* **Stored items**:
╔══
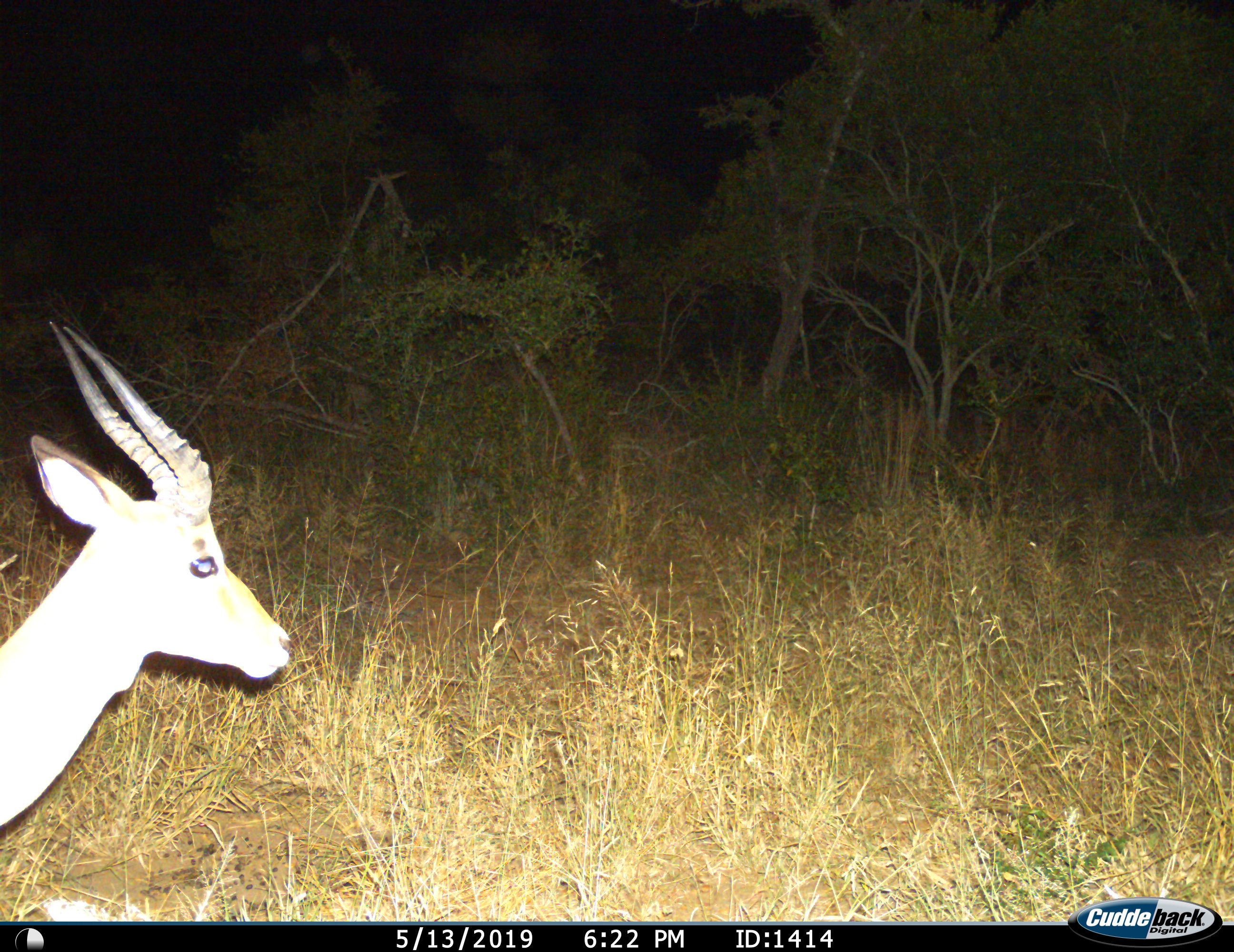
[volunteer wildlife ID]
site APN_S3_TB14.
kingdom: Animalia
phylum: Chordata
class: Mammalia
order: Artiodactyla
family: Bovidae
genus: Aepyceros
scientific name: Aepyceros melampus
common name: impala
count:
╚══
You need to restate all of the entries above exactly and leave the pictures behind.

[volunteer wildlife ID]
site APN_S3_TB14.
kingdom: Animalia
phylum: Chordata
class: Mammalia
order: Artiodactyla
family: Bovidae
genus: Aepyceros
scientific name: Aepyceros melampus
common name: impala
count:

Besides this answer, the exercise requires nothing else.